Canada’s newest space traveller has gotten a bigger perspective on life over the past nine days.
Astronaut David St-Jacques, who was launched into space on Dec. 3 aboard a Russian Soyuz rocket, told media that having the chance to look down at a planet filled with 7 billion people has put human life into a new context for him.
“I look at the earth and it’s evident that we are all human beings, the same species on the same planet. The fact that we’re Canadian or American or Russian is a cultural detail but not fundamental to who we are.”
On a smaller scale, it’s been an adjustment getting used to an environment where up and down have lost all meaning, but he’s starting to figure it out.
“None of the training we get prepares you for weightlessness so I make the typical rookie mistakes of trying not to crash anywhere,” he said. “My colleagues are showing us how to fly. It’s easy to get lost, but you get used to it.”
There are other challenges: with fellow astronauts Oleg Kononenko and Serena Aunon-Chancellor coming back to Earth shortly, St-Jacques and his fellow crew members have been rushing to learn as much as possible in three weeks.

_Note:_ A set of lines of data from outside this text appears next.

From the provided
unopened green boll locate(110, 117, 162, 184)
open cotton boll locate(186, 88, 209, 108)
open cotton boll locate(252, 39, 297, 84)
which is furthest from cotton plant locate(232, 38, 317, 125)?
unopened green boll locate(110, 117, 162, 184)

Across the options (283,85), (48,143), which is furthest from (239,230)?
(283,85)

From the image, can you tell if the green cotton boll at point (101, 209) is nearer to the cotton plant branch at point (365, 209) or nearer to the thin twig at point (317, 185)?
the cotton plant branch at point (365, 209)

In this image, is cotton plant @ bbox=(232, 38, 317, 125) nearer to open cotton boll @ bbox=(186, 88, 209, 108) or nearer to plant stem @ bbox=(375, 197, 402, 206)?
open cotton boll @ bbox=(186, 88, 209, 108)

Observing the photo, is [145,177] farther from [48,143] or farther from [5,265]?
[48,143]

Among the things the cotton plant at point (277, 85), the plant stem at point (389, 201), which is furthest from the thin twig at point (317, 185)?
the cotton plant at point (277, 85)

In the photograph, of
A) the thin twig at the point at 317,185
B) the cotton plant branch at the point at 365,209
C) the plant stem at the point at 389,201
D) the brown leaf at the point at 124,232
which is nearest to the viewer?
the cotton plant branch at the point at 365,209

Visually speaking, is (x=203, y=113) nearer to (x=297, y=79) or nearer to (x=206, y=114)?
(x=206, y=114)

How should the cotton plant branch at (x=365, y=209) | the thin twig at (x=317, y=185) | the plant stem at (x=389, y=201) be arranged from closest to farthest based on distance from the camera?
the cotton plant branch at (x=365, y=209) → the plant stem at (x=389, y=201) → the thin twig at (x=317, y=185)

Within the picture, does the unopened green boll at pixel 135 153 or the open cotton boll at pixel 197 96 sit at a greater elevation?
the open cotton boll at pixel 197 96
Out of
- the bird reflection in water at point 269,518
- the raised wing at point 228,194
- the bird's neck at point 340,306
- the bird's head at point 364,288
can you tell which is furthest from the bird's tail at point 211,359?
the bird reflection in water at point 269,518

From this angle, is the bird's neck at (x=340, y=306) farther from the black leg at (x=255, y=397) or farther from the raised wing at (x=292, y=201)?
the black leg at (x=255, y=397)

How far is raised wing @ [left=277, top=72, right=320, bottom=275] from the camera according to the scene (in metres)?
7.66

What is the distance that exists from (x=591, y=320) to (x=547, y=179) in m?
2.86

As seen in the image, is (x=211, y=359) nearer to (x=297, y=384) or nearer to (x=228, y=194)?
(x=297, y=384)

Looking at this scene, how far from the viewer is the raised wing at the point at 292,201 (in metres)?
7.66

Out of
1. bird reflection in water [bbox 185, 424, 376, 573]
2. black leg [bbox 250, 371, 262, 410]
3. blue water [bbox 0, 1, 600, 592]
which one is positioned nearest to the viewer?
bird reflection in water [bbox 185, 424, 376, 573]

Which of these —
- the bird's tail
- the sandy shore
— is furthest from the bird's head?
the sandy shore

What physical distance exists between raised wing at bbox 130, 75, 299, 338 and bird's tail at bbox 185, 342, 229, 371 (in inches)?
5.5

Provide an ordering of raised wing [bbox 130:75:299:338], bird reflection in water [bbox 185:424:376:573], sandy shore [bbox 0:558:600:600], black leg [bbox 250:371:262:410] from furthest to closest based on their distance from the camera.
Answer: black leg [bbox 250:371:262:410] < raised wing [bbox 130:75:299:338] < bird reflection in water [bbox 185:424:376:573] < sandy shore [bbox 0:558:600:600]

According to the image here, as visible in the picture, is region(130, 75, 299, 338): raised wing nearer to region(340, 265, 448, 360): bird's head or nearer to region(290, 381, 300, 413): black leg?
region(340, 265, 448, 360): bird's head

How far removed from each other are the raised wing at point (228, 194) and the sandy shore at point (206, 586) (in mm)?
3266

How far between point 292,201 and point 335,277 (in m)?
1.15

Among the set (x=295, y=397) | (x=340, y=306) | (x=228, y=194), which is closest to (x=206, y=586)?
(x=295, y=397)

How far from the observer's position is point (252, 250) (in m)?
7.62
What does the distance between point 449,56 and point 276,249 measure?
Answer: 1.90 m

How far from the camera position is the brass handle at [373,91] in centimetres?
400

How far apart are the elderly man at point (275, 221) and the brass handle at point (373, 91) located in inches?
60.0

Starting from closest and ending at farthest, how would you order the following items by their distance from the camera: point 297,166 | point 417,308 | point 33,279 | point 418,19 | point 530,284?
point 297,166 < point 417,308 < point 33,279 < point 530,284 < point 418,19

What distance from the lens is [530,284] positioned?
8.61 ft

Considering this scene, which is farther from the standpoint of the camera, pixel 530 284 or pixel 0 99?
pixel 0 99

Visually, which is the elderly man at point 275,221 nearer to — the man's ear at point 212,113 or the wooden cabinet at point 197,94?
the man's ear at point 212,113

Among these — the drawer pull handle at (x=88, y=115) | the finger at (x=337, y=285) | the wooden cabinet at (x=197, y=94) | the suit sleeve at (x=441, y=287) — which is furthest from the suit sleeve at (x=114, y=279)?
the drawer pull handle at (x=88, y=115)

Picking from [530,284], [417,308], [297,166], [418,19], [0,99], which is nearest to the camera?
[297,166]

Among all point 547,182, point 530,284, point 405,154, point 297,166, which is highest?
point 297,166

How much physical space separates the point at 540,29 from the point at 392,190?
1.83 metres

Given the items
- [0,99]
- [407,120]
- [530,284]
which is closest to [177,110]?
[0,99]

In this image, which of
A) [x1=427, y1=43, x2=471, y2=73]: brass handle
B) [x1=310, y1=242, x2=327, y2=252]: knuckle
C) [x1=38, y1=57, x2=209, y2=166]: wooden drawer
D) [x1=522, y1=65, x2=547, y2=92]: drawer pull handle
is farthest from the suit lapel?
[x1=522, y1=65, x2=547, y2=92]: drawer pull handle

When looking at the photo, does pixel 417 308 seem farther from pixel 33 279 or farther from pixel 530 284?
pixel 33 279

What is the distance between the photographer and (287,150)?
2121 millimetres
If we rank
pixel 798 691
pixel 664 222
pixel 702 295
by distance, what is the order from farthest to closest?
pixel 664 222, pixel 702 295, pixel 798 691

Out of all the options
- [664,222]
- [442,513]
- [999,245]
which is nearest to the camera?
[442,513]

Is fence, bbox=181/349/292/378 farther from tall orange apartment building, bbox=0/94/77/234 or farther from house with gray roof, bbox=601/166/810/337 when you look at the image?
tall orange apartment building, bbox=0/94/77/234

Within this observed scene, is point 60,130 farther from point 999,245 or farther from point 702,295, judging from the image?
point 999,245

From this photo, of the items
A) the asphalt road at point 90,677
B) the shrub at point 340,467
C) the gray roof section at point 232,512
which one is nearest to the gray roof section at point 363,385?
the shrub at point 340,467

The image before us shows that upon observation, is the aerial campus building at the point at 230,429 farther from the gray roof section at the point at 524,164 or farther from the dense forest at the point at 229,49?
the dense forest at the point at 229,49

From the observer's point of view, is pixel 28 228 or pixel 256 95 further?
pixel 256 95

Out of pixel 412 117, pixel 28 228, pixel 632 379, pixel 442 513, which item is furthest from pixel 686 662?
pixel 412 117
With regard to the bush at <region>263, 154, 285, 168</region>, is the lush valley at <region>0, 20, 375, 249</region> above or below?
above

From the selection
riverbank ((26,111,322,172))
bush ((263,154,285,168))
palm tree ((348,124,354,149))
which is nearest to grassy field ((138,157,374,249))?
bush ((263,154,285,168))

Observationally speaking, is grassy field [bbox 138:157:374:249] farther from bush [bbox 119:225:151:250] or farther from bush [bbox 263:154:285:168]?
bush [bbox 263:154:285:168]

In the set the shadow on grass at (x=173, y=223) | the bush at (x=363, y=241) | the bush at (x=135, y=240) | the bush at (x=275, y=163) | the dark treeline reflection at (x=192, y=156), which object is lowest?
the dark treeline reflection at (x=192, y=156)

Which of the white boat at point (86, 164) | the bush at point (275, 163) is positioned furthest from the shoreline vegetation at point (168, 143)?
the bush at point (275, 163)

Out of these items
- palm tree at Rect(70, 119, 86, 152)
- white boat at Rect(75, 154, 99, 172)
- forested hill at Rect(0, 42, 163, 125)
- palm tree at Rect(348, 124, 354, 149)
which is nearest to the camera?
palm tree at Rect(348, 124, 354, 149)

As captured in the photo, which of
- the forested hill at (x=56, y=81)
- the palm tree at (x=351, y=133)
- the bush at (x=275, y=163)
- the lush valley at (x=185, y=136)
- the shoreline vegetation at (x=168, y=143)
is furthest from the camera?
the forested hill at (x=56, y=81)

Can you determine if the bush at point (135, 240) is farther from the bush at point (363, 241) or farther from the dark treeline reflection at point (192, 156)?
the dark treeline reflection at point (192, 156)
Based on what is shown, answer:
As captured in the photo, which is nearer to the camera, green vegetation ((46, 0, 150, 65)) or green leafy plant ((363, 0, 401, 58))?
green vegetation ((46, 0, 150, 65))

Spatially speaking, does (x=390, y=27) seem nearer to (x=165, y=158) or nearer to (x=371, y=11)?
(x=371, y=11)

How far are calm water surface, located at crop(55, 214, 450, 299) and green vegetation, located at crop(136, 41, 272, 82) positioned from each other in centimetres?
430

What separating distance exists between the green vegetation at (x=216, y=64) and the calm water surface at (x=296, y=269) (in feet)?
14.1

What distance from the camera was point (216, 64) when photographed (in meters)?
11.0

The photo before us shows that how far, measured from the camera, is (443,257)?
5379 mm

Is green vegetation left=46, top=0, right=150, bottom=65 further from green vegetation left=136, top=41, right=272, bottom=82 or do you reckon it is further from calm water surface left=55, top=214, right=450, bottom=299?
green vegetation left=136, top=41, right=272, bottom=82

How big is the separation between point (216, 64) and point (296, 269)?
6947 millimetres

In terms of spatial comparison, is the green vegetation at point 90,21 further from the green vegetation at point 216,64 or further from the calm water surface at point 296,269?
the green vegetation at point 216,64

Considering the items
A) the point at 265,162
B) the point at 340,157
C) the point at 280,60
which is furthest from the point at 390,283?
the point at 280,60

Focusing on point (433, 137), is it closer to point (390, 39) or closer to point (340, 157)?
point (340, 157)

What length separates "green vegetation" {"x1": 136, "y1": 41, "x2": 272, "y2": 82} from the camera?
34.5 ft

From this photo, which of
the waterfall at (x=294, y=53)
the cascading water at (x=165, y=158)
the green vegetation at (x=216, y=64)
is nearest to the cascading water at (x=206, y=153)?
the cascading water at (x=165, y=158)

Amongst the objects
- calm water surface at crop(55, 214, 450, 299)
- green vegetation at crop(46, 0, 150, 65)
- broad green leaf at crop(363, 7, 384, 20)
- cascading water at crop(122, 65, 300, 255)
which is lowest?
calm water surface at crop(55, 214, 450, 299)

“The procedures, there’s an entire lifestyle onboard which passes from one crew to another,” he said. “The most important challenge is to assume the station as our working environment.”
While Saint-Jacques has been busy with scientific experiments since leaving Earth, he has had a time to reflect while staring at the planet we all call home. He’s had several emotional moments – seeing the blue line of the Earth’s horizon from the Soyuz capsule during his first sunrise in space and meeting his colleagues at the ISS after the docking. Being one of the handful of human beings to ever leave the planet leaves him with a wonder every time he looks out the window.
“It’s just a never-ending sense of awe looking at our blue planet,” he said.